3

I am using Pandas and PyProj to convert eastings and northing to longitutde and latitude and then save the split output into 2 columns like this....

v84 = Proj(proj="latlong",towgs84="0,0,0",ellps="WGS84")
v36 = Proj(proj="latlong", k=0.9996012717, ellps="airy",
        towgs84="446.448,-125.157,542.060,0.1502,0.2470,0.8421,-20.4894")
vgrid = Proj(init="world:bng")


def convertLL(row):

    easting = row['easting']
    northing = row['northing']

    vlon36, vlat36 = vgrid(easting, northing, inverse=True)

    converted = transform(v36, v84, vlon36, vlat36)

    row['longitude'] = converted[0]
    row['latitude'] = converted[1]

    return row


values = pd.read_csv("values.csv")
values = values.apply(convertLL, axis=1)

This is working but is very slow and times out on larger datasets.

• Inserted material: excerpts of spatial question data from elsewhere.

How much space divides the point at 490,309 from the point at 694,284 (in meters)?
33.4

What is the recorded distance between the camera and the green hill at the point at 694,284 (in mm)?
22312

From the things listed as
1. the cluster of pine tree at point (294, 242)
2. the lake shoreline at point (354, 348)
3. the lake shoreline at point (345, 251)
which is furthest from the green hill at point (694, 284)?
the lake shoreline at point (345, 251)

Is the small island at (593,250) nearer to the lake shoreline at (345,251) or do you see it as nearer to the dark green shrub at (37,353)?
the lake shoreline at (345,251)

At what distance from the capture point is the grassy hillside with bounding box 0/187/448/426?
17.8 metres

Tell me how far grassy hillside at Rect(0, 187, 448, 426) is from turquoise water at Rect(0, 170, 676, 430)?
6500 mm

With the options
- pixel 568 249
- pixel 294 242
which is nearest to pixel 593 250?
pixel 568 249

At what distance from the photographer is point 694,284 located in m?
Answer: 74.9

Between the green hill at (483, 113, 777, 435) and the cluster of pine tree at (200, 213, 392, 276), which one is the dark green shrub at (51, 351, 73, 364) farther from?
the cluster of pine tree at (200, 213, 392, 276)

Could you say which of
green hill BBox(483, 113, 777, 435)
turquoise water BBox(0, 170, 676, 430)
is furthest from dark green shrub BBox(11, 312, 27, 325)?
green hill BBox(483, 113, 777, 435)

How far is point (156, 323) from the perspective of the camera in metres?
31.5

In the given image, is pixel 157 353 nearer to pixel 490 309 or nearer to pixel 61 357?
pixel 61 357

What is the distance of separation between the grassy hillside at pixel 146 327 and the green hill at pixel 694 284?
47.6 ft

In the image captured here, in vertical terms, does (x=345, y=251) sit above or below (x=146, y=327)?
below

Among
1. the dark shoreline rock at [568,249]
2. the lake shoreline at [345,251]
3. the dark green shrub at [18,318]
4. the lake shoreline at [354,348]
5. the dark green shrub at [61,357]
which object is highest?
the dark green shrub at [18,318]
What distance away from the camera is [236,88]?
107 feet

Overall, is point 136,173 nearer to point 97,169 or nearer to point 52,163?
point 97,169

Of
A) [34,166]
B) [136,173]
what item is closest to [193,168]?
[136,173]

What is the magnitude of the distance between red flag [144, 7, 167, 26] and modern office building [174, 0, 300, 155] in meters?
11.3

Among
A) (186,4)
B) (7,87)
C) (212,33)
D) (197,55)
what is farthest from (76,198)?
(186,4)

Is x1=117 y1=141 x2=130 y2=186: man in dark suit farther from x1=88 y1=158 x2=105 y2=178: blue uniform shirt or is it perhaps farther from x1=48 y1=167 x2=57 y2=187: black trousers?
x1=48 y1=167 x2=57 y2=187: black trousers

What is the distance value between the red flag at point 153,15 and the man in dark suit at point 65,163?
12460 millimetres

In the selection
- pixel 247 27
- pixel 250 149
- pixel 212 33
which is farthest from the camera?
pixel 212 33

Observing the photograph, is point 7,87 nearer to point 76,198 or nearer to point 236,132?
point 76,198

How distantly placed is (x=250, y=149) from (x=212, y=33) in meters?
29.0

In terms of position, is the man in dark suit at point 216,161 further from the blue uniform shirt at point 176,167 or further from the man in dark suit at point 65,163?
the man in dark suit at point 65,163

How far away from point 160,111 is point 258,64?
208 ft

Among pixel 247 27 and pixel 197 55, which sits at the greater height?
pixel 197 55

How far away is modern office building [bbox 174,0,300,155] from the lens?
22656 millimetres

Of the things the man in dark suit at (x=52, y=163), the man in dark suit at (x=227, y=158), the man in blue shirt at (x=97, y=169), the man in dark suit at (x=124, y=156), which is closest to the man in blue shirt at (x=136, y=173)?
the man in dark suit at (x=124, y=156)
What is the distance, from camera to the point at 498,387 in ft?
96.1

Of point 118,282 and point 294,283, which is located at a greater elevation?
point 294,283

In an effort to improve things I am trying to convert this to use a lamba function instead in the hopes that will speed things up. I have this so far...

def convertLL(easting, northing):

    vlon36, vlat36 = vgrid(easting, northing, inverse=True)

    converted = transform(v36, v84, vlon36, vlat36)

    row = row['longitude'] = converted[0]

    return row


values ['longitude'] = values.apply(lambda row: convertLL(row['easting'], row['northing']), axis=1)

This converted version is working and is faster than my old one and does not time out on larger datasets, but this only works for the longitude, is there a way to get it to do latitude as well?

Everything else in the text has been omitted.